Arthur C. Clark, for example, was brought to mind by ’From A Stone’. Writer Eric Choi is an aerospace engineer, which lends a distinct air of verisimilitude to his story. The Harrison Schmidt is sent to investigate a rock that may have come from outside the solar system and the crew finds some interesting features in it. In truth, it’s ‘Rendezvous With Rama’ on a small scale but nicely done. The disparaging references to ‘government science’ are odd to me. Privatised science didn’t get us into space, though it may take us on the next steps for profit and certainly wouldn’t bother with exploration out of sheer curiosity. At least, the pro/private industry attitude is accompanied in several stories by an honest appraisal of just how brutal and inhuman profit-seeking individuals and corporations can be given half a chance.

As an example, Martice, the ruthless, slave keeping businessman in ‘A Game Of Hold’em’ by Wendy Sparrow. Texan Moses and his partner Ajax are trying to get beef import contracts for their company on the barren, dusty world of Baru. To ingratiate them with Martice, top man round them there parts, Ajax arranges a game of poker. The stakes get higher and higher as the game progresses. A nitpicker might say this isn’t really SF, just a cowboy yarn set in space but, consarn it!, it’s a great story and that justifies its inclusion anywhere. It would have made a fine episode of the late lamented TV series ‘Firefly’.
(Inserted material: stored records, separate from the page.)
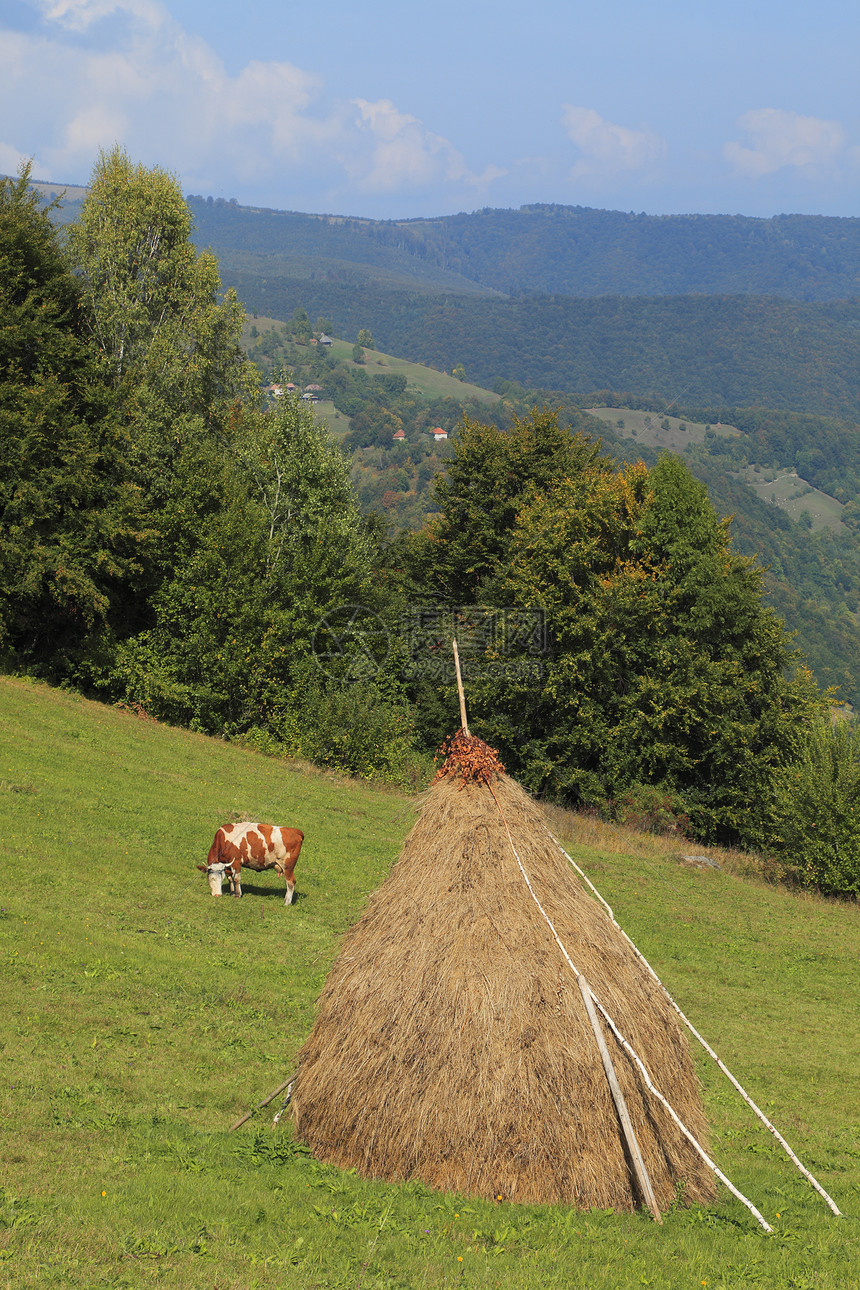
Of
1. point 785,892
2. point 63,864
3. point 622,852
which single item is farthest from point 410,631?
point 63,864

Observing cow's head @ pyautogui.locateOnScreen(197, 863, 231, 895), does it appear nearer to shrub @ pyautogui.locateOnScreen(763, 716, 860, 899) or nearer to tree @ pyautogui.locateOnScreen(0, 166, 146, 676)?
tree @ pyautogui.locateOnScreen(0, 166, 146, 676)

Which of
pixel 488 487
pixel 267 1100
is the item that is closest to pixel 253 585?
pixel 488 487

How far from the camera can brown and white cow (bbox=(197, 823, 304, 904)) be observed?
20.0m

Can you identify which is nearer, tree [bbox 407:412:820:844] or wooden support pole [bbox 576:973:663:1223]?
wooden support pole [bbox 576:973:663:1223]

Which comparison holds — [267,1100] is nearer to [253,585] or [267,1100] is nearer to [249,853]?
[249,853]

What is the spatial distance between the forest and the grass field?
1160 cm

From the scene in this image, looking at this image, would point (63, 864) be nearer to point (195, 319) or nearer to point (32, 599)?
point (32, 599)

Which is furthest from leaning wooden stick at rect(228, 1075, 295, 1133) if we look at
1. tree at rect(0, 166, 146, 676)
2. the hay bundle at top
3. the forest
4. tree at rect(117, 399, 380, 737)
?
tree at rect(117, 399, 380, 737)

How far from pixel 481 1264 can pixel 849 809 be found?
27268mm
Assassins are not sympathetic characters for me but K.G. Jewell’s ’Composition In Death Minor’ is an interesting tale with a few intriguing twists. Sophie Devine is on Callisto to kill a female named Quail who stole from her client. The technological background seems authentic, as does the harshness of space exploitation managed by private enterprise, at least for the people on the bottom of the heap.

The uplift needed after such grimness is provided by Peter Wood’s ’Spaceman Barbecue’. Hank lives in a trailer near Mentone, North Carolina, a town with three filling stations and six Baptist churches but no spaceport. This is disappointing for Commander Matt Brannigan of Space Command when he crashes his rocket nearby. Gung-ho warrior Matt inevitably – deliberately? – reminds one of Buzz Lightyear but the story is very readable and great fun.

Klingon Scholar Tracy Canfield won favourite of the year 2008 for her story ‘Starship Down’ in an ‘Analog’ readers poll. In a future where humanity has been accepted into a Coalition of Planets, albeit as a junior member, Okalini Yee is studying Bunnies on the planet Myosotis. These are sentient but stupid herbivores who stand three metres high on their back legs. Read it and you’ll soon see why smart, nerdy ‘Analog’ readers would like this one. I did, too. (Isn’t it time ‘Analog’ went digital?)

‘Backscatter’ by Gregory Benford is hard, cold SF about a prospector stuck on a lonely asteroid after her ship crashes. ‘Charnelhouse’ is an alien tomb mystery by Jonathan Shipley. ‘The Vringla/Racket Incident’ is an amusing tale of alien babysitters told in letters by Jacob Drud. These round out the collection.

A jolly fine collection it is, too, a worthy response to Elizabeth Bear’s call to arms. The stories certainly fit into the ‘Grand Tradition’ and if that’s the kind of stuff you like – I do! – then it’s worth your money.